Est-il possible que nous n’ayons pas très bien lu Marx et que ses analyses soient
plus pertinentes aujourd'hui ?
Marx est né à Trèves en Rhénanie, la province la plus occidentale de la Prusse. Il a
grandi dans l’environnement des Lumières. Il fut engagé très jeune autour de
questions liées à la démocratie.
Le Manifeste du parti communiste, une analyse du
capitalisme
En 1848, les révoltes populaires en Europe auraient pu être une occasion pour Marx
mais le Manifeste du parti communiste n’est pas encore terminé.

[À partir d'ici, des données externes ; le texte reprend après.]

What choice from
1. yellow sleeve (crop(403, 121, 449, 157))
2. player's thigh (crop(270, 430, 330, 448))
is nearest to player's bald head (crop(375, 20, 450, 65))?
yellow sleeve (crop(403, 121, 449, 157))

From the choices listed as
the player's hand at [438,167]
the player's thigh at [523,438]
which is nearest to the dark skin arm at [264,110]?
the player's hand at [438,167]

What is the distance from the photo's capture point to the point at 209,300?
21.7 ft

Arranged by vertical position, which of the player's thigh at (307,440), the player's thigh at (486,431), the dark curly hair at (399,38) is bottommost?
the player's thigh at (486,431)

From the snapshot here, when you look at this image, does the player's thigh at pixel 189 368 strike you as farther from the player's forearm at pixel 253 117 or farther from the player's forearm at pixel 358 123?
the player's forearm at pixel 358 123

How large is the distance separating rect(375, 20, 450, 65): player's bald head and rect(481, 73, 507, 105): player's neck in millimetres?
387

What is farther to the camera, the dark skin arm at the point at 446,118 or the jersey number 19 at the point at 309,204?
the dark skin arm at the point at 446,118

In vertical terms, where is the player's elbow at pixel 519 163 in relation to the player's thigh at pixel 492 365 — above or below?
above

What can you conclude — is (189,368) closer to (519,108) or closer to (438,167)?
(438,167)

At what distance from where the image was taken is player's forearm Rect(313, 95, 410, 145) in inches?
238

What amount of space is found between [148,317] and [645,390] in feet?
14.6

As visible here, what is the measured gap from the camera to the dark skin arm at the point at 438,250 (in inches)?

Il débute l’écriture à Paris en 1843. Là, il rencontre Friedrich Engels, fils d’un riche
industriel avec lequel « il est d’accord en tous points ». Engels peut lui parler de la
vie dans les usines de Manchester : « ils sont plus esclaves que les noirs d’Amérique
car ils sont plus étroitement surveillés ».
Passé inaperçu en 1848, le Manifeste devient en 1917 le programme de la révolution
bolchevique.
Le Manifeste n’était pas seulement l’annonce d’une révolution communiste mais
l’analyse d’une révolution en cours, celle du capitalisme.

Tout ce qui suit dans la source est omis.